**What you are asked to do:** Give the data again, word for word.

**Extracted data:**
* * * * *
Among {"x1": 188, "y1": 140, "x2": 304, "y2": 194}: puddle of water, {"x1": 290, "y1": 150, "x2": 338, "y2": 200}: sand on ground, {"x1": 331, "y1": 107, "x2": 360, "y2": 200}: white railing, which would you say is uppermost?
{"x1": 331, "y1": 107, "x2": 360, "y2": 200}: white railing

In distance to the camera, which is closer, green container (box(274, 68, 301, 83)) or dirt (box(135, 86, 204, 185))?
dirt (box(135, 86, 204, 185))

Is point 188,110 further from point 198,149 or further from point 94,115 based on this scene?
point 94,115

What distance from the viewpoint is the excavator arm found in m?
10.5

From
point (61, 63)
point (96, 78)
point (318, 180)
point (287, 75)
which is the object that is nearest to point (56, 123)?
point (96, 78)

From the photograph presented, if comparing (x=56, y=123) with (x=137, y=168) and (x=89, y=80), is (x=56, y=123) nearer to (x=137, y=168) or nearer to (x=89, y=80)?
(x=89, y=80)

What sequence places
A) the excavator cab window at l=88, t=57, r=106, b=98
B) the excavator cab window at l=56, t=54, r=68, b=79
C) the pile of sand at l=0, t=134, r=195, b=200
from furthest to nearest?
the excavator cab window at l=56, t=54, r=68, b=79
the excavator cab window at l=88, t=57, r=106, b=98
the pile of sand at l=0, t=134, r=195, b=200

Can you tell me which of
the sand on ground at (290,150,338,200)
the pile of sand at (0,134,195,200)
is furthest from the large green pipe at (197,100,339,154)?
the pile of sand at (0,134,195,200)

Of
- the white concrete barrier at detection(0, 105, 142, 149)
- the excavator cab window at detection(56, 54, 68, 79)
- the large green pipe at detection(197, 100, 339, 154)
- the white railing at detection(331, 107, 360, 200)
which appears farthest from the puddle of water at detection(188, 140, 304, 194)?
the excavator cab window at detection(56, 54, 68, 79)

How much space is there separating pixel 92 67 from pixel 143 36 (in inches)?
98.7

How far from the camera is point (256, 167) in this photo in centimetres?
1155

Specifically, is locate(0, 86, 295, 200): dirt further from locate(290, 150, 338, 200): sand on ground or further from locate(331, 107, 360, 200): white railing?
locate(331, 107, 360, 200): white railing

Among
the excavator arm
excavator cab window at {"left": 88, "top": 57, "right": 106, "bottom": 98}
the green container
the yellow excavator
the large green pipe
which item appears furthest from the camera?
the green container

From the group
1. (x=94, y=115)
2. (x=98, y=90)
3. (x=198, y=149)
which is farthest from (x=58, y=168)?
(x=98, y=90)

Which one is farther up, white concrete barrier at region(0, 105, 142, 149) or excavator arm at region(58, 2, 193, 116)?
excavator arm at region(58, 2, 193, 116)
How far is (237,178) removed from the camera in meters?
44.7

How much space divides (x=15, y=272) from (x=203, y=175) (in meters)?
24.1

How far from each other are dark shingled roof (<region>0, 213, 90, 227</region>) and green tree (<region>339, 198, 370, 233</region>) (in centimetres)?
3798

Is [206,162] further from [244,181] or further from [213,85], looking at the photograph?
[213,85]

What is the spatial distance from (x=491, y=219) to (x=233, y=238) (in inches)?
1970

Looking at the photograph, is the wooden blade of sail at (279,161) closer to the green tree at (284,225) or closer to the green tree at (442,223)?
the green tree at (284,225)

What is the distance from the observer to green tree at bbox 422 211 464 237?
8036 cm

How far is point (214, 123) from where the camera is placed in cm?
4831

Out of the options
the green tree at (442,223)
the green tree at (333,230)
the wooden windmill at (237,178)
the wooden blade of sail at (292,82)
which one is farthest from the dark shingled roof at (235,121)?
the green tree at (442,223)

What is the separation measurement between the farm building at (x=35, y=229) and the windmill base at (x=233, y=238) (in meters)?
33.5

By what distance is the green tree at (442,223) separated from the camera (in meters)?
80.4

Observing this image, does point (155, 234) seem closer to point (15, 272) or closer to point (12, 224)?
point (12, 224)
* * * * *
**Reply:**
Among {"x1": 188, "y1": 140, "x2": 304, "y2": 194}: puddle of water, {"x1": 290, "y1": 150, "x2": 338, "y2": 200}: sand on ground, {"x1": 331, "y1": 107, "x2": 360, "y2": 200}: white railing, which would you say is uppermost?
{"x1": 331, "y1": 107, "x2": 360, "y2": 200}: white railing

In distance to the camera, which is closer, green container (box(274, 68, 301, 83)) or dirt (box(135, 86, 204, 185))?
dirt (box(135, 86, 204, 185))

Is point 188,110 further from point 198,149 or further from point 94,115 based on this scene?
point 94,115

What distance from the viewpoint is the excavator arm found in m?
10.5

From
point (61, 63)
point (96, 78)
point (318, 180)
point (287, 75)
which is the object that is nearest to point (56, 123)?
point (96, 78)

From the photograph presented, if comparing (x=56, y=123) with (x=137, y=168) and (x=89, y=80), is (x=56, y=123) nearer to (x=137, y=168) or nearer to (x=89, y=80)?
(x=89, y=80)

What sequence places
A) the excavator cab window at l=88, t=57, r=106, b=98
B) the excavator cab window at l=56, t=54, r=68, b=79
C) the pile of sand at l=0, t=134, r=195, b=200
from furthest to nearest?
the excavator cab window at l=56, t=54, r=68, b=79
the excavator cab window at l=88, t=57, r=106, b=98
the pile of sand at l=0, t=134, r=195, b=200

Can you tell me which of
the sand on ground at (290,150,338,200)
the pile of sand at (0,134,195,200)
is furthest from the large green pipe at (197,100,339,154)?
the pile of sand at (0,134,195,200)

Of
- the white concrete barrier at detection(0, 105, 142, 149)
- the excavator cab window at detection(56, 54, 68, 79)
- the large green pipe at detection(197, 100, 339, 154)
- the white railing at detection(331, 107, 360, 200)
which appears farthest from the puddle of water at detection(188, 140, 304, 194)?
the excavator cab window at detection(56, 54, 68, 79)

How much space is there separating pixel 92 67 from pixel 143 36 (in inches)?
98.7

How far from the camera is point (256, 167) in this photo in centimetres?
1155

Specifically, is locate(0, 86, 295, 200): dirt further from locate(290, 150, 338, 200): sand on ground or further from locate(331, 107, 360, 200): white railing?
locate(331, 107, 360, 200): white railing

Among
the excavator arm
excavator cab window at {"left": 88, "top": 57, "right": 106, "bottom": 98}
the green container
the yellow excavator
the large green pipe
which item appears furthest from the camera?
the green container

From the group
1. (x=94, y=115)
2. (x=98, y=90)
3. (x=198, y=149)
which is farthest from (x=58, y=168)?
(x=98, y=90)

Which one is farther up, white concrete barrier at region(0, 105, 142, 149) or excavator arm at region(58, 2, 193, 116)?
excavator arm at region(58, 2, 193, 116)
How far is (237,178) removed from the camera in meters?
44.7

How much space divides (x=15, y=272) from (x=203, y=175) (in meters)?
24.1

How far from each other are dark shingled roof (<region>0, 213, 90, 227</region>) and green tree (<region>339, 198, 370, 233</region>) (in centimetres)?
3798

Is [206,162] further from [244,181] or further from [213,85], looking at the photograph?
[213,85]

What is the spatial distance from (x=491, y=219) to (x=233, y=238) (in inches)?
1970

Looking at the photograph, is the wooden blade of sail at (279,161) closer to the green tree at (284,225) or closer to the green tree at (442,223)?
the green tree at (284,225)

What is the distance from the observer to green tree at bbox 422 211 464 237?
8036 cm

How far is point (214, 123) from where the camera is placed in cm?
4831

Out of the options
the green tree at (442,223)
the green tree at (333,230)
the wooden windmill at (237,178)
the wooden blade of sail at (292,82)
which one is farthest from the dark shingled roof at (235,121)?
the green tree at (442,223)

What is the separation measurement between the farm building at (x=35, y=229) and the windmill base at (x=233, y=238) (in meters)?
33.5

By what distance is the green tree at (442,223) separated from the camera (in meters)?
80.4

Observing this image, does point (155, 234) seem closer to point (15, 272) or closer to point (12, 224)?
point (12, 224)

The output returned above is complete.